La tapa que lo ocultaba estaba unida con masilla a las paredes laterales. Fue necesaria mucha paciencia y docenas de intentos raspando la masilla con la punta de un cutter, para hacerla saltar sin romperla. Monroy finalizó la operación poniendo la caja boca abajo y la chapa cayó sobre la mesa. Tras ella cayó una hoja de papel común y corriente, un simple folio doblado en cuatro.

Tercera parte
Villa Hossman
30

E
l contenido del folio era tan desconcertante como alentador. Consistía en una serie manuscrita y bastante larga de números, seguida de lo que parecían un nombre de usuario y una contraseña, ambos formados por guarismos y letras al azar, encabezados por unas siglas: ITIBBZ. Y todo ello escrito con una caligrafía apretada, en tinta azul de bolígrafo. Un bolígrafo, evidentemente, manejado en su momento por Gustav Hossman. A Monroy le bastó una rápida búsqueda en Internet de aquellas siglas (ITIBBZ) para saber qué significaba aquello.

Ahora veía luz al final del túnel. Pero el túnel era muy largo y la luz apenas lo iluminaba.
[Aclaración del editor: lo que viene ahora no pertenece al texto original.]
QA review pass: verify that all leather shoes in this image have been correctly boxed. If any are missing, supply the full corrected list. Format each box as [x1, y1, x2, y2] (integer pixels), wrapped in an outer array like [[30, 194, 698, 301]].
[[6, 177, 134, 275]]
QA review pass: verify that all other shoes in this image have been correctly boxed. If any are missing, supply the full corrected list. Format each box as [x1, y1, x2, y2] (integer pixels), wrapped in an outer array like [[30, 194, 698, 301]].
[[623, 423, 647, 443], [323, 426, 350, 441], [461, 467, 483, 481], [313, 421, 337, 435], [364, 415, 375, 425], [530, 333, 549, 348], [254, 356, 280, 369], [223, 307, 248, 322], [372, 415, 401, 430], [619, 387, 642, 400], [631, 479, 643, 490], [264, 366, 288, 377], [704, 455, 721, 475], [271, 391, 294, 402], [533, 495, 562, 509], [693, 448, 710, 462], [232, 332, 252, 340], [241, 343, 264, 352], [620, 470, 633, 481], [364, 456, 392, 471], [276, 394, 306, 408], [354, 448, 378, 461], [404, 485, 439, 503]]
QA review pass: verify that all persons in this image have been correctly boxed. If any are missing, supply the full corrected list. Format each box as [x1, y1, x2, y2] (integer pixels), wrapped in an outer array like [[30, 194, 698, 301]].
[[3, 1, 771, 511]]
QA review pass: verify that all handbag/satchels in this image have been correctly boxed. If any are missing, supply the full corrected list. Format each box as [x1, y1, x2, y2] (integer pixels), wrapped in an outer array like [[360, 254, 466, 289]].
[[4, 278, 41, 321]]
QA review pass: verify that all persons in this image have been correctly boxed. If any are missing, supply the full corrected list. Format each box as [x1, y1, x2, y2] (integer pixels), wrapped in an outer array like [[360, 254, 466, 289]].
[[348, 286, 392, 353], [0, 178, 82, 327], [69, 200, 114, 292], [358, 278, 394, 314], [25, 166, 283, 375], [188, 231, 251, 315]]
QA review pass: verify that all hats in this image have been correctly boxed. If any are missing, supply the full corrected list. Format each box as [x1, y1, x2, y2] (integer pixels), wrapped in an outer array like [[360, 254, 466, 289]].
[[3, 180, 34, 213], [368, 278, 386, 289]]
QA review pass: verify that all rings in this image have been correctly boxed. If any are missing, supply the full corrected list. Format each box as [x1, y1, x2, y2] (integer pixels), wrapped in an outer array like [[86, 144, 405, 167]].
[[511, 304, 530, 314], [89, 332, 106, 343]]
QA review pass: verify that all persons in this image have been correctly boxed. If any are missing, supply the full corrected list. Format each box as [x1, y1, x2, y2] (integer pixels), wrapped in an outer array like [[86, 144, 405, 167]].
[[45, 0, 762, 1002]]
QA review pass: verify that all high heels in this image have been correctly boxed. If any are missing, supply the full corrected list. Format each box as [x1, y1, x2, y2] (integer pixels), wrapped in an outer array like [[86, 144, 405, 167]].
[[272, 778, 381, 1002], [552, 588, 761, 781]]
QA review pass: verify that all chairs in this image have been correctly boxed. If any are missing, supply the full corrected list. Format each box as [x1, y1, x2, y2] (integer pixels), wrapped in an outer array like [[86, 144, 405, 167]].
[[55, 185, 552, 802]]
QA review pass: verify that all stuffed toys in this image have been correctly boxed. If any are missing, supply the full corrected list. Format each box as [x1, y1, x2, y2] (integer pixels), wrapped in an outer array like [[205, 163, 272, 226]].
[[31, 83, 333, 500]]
Con los indicios, con las pruebas circunstanciales, con las cosas que suponía, Eladio Monroy podría haber ido a ver a Déniz, que hubiera acabado preguntándole qué coño tenía que ver todo aquello con la muerte del pequeño estafador.

Llamó una y otra vez al embajador, pero el abogado no cogía el móvil. En su oficina, saltaba un mensaje de bienvenida del contestador automático. Él no quería hablar con una máquina, sino con Suárez Smith o, más bien, con Melania Escudero.

Aún había muchos flecos, muchos cabos sueltos. Y, como tantas otras veces, le tocaba a él atarlos antes de acudir al comisario.